-------- PROVIDED TEXT --------

Checkpointing
This page describes how to checkpoint and restart your parallel process,
and the limitations of checkpointing.
How to checkpoint your parallel process
You can specify the checkpoint
option on the scrun
command in the following manner to periodically checkpoint your parallel
process:
scrun -checkpoint=interval a.out
where a.out
is the program name and
interval
is the checkpointing period specified in
format of [1-9][0-9]*[sSmMhHdD]
.
The sSmHhHdD
is a suffix specifying a time unit.
s/S, m/M, h/H,
and d/D
are interpreted as in
seconds, minutes, hours, and days, respectively. The default unit is
in minutes.
After the parallel process is started, you will see the following messages
printed to stderr periodically:
SCORE: Checkpointing ... done.
This message is printed after each successful checkpoint.
Another way to checkpoint your process is to send SIGQUIT
to the FEP (Front-End Process) process. This is done by simply pressing
"^\
" in the console window where you executed the program.
You will be informed of the successful checkpoint with the above message.

--------

_PROMPT A:_ According to the checkpointing page, which time unit applies to the checkpointing interval when no suffix is given?
_PROMPT B:_ Transcribe the checkpointing page from "The sSmHhHdD" up to and including "each successful checkpoint.".
_PROMPT C:_ Using the checkpointing page, explain why pressing ^\ in the console window where the program was executed checkpoints the process.
The material after this point is separate from the checkpointing page.

-------- COLLECTED DATA --------

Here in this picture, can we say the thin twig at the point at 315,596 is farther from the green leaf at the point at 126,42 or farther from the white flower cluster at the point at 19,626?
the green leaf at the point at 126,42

--------

_WRITTEN SOLUTION A:_ Minutes.

_WRITTEN SOLUTION B:_
The sSmHhHdD
is a suffix specifying a time unit.
s/S, m/M, h/H,
and d/D
are interpreted as in
seconds, minutes, hours, and days, respectively. The default unit is
in minutes.
After the parallel process is started, you will see the following messages
printed to stderr periodically:
SCORE: Checkpointing ... done.
This message is printed after each successful checkpoint.

_WRITTEN SOLUTION C:_ Pressing ^\ sends SIGQUIT to the FEP (Front-End Process) process. Sending that signal is another way to checkpoint the process, and a successful checkpoint is reported with the message "SCORE: Checkpointing ... done."